**节选文本**
============================================================
摘要
组合导航系统目前在人类的航空、航天等领域被广泛运用。本文对由惯性导
航系统(INS)和全球卫星定位系统(GPS)构成的组合导航系统进行了研究。
本文对惯性导航系统和全球卫星定位系统分别进行了详细的探讨,论述了二
者各自的工作原理、系统组成、误差来源和模型计算。计算机技术的迅猛发展促
进了卡尔曼(Kalman)滤波技术的发展,卡尔曼滤波技术的发展对组合导航系统
的发展有着重要的意义。常规卡尔曼滤波技术在实际应用中对系统的运动模型要
求较高,而这一要求一般很难得到保证,从而使得滤波不能得到系统的最优估计,
甚至可能引起滤波发散。
本文针对常规卡尔曼滤波在实际应用中存在的不足,论述了其他一些改进的
滤波技术:扩展卡尔曼滤波、无迹卡尔曼滤波、Sage-Husa 自适应滤波、 H ∞ 鲁棒
滤波。文中,对扩展卡尔曼滤波和无迹卡尔曼滤波在非线性情况下的表现进行了
简单仿真。本文对 INS/GPS 组合导航系统,引入了已知的误差模型,利用位置/速
度组合模式依据不同的滤波算法进行仿真实验。仿真结果表明对于 INS/GPS 组合
导航系统,改进的滤波算法对于滤波的精度和可靠性方面相比常规卡尔曼滤波表
现更为出色。
关键词:组合导航系统 卡尔曼滤波 INS/GPS 鲁棒滤波
Abstract
Integrated navigation system has been widely used in the human aviation,
aerospace and other areas currently. The study on the integrated navigation System
based on Inertial Navigation System (INS) and Global Positioning System (GPS) is
done in this paper.
============================================================
**数据摘录**
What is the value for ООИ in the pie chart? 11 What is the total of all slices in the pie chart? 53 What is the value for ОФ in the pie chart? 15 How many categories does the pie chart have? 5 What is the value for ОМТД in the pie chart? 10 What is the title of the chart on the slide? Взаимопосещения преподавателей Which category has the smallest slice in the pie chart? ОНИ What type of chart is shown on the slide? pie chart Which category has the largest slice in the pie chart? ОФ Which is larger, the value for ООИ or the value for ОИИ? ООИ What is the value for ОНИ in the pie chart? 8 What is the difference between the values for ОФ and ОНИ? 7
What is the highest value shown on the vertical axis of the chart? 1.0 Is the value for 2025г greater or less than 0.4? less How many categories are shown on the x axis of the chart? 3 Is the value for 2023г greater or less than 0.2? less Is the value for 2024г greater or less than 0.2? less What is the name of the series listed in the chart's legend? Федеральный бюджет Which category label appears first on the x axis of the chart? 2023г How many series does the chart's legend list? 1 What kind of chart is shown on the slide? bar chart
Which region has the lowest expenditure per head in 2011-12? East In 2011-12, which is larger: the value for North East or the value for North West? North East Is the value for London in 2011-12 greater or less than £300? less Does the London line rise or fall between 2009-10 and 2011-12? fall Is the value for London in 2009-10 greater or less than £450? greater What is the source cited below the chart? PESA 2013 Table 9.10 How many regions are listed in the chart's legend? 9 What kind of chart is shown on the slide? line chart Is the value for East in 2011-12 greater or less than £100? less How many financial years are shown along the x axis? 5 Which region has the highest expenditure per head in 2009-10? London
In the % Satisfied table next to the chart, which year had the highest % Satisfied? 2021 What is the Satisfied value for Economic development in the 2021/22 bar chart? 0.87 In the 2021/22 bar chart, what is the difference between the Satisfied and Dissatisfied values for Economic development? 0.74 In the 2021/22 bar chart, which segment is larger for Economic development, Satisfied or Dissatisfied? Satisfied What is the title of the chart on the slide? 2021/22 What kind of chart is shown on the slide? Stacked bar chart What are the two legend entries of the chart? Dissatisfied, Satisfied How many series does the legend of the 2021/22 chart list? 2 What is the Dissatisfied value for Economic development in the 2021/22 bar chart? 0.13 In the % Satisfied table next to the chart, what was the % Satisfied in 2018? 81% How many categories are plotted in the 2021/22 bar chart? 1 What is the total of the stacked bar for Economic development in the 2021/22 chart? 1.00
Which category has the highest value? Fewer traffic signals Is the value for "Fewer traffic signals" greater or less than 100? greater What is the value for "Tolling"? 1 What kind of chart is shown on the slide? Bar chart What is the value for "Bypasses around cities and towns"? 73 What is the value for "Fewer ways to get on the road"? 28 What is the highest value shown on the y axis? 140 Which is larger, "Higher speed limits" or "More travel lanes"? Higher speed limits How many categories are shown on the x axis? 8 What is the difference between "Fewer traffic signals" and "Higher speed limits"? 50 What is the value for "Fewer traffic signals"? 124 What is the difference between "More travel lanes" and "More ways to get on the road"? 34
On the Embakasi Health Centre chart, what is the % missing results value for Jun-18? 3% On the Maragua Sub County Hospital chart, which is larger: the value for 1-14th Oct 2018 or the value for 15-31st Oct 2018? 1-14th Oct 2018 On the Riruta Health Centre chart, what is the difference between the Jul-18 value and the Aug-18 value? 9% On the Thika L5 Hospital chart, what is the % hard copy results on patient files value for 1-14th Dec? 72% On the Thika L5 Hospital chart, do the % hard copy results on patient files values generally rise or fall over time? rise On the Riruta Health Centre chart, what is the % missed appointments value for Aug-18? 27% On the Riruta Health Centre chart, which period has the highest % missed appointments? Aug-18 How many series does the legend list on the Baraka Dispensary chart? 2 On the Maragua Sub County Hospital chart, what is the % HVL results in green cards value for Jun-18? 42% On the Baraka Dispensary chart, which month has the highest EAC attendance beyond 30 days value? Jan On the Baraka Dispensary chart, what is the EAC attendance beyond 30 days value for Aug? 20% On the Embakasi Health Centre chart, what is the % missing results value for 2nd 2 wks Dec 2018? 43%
============================================================
**操作要求**
1. 依据节选文本，常规卡尔曼滤波在实际应用中对系统的哪一方面要求较高？
2. 请列出节选文本中针对常规卡尔曼滤波的不足而论述的全部改进滤波技术。

**练习答案**
1. 对系统的运动模型要求较高。

2. 扩展卡尔曼滤波、无迹卡尔曼滤波、Sage-Husa 自适应滤波、H∞ 鲁棒滤波。